Give again, exactly, every line of the entries below from the one that has "kingdom: Animalia" to the last.

━━ Source information

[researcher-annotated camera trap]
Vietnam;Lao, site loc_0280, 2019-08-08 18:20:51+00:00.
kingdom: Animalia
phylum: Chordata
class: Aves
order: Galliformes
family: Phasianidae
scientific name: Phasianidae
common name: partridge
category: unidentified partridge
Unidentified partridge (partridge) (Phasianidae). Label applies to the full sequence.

━━━━

__Answer below__.
kingdom: Animalia
phylum: Chordata
class: Aves
order: Galliformes
family: Phasianidae
scientific name: Phasianidae
common name: partridge
category: unidentified partridge
Unidentified partridge (partridge) (Phasianidae). Label applies to the full sequence.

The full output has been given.